* 課題
本文によると、野村さんは2本目でパワーを上げるために何を上げましたか。

* 本文
━━━━━━━━━━━━━━━━━━━━

もしかしたら・・・川畑選手に離されてしまったのは、1回戦前に起こったエキマニ集合部のクラックが影響して、若干パワーダウンしていたのかも・・・。
続く2本目は野村さんの先行です。1本目に若干離されてしまったこともあり、2本目はブーストを上げて行きます。エキマニに若干のクラックは入っていましたが、ロガーで見てもブーストはしっかりと掛かっていたので、更にパワーを上げて行きます。野村さんはビタビタに来られないように全開で300Rへ飛び込みますが、川畑選手は冷静な判断であまり近づきすぎない五分狙いの走りで付いて行きました。300Rからヘアピンの立ち上がりまで、終始野村さんが引き離したようにも見えましたが、1本目のアドバンテージを引っくり返すことができずに・・・野村さんは残念ながらここで敗退となってしまいました。(涙)

━━━━━━━━━━━━━━━━━━━━

* 提示資料

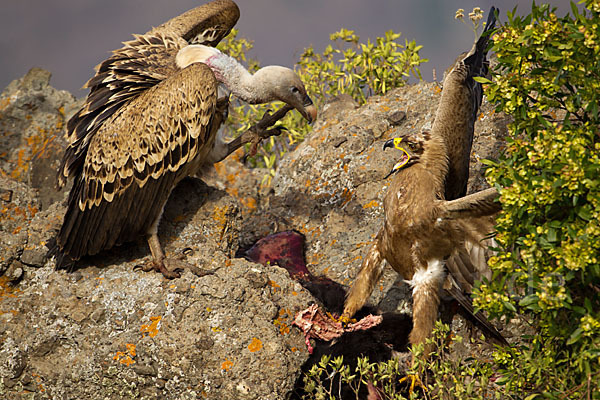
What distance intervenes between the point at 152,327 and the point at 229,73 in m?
2.30

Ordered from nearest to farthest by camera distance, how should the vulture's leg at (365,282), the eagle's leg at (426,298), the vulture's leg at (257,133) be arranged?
1. the eagle's leg at (426,298)
2. the vulture's leg at (365,282)
3. the vulture's leg at (257,133)

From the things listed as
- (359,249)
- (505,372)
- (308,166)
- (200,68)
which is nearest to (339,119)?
(308,166)

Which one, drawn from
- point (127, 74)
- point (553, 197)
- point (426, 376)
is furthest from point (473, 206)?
point (127, 74)

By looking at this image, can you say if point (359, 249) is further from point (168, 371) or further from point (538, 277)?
point (538, 277)

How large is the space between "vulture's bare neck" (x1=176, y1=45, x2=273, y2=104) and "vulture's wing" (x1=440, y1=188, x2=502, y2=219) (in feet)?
6.28

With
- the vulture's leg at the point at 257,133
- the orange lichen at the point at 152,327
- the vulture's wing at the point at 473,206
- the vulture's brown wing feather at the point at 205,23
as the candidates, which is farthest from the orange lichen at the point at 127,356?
the vulture's brown wing feather at the point at 205,23

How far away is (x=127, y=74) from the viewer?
16.2 feet

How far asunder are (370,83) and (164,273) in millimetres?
4488

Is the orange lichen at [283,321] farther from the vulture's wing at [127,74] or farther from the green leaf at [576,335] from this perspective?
the vulture's wing at [127,74]

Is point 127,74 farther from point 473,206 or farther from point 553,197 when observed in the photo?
point 553,197

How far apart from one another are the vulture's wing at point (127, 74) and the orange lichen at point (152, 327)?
1.51m

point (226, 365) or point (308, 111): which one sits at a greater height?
point (308, 111)

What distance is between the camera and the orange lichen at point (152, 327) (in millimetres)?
3758

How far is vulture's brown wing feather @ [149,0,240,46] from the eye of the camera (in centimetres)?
596
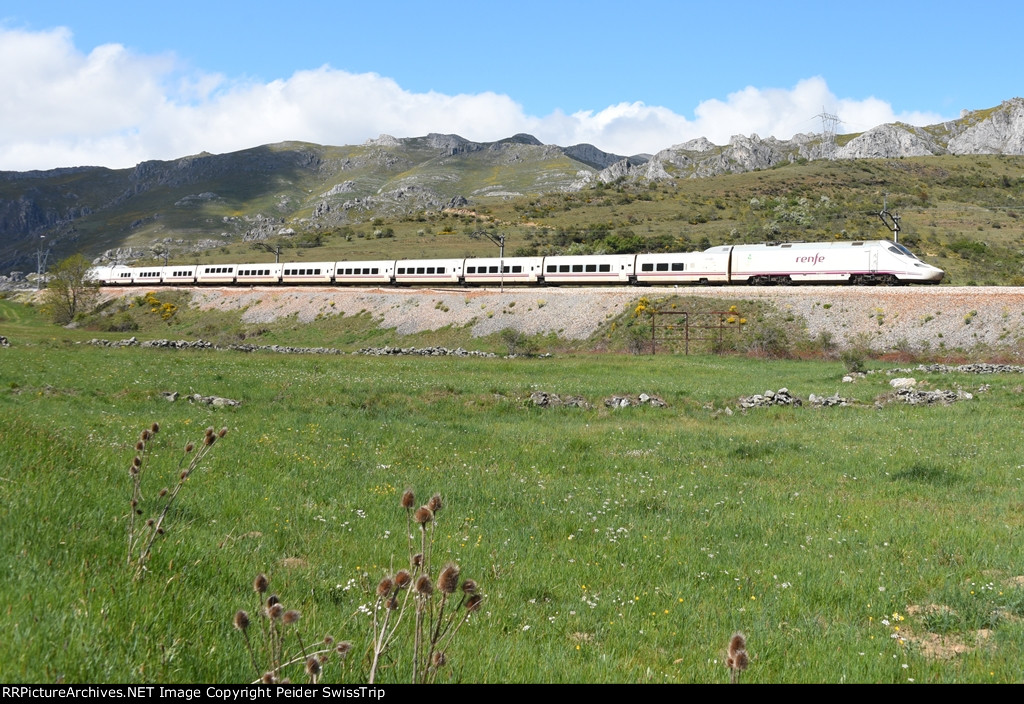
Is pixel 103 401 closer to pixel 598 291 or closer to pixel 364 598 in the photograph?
pixel 364 598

━━━━━━━━━━━━━━━━━━━━

* 解答
ブーストを上げました。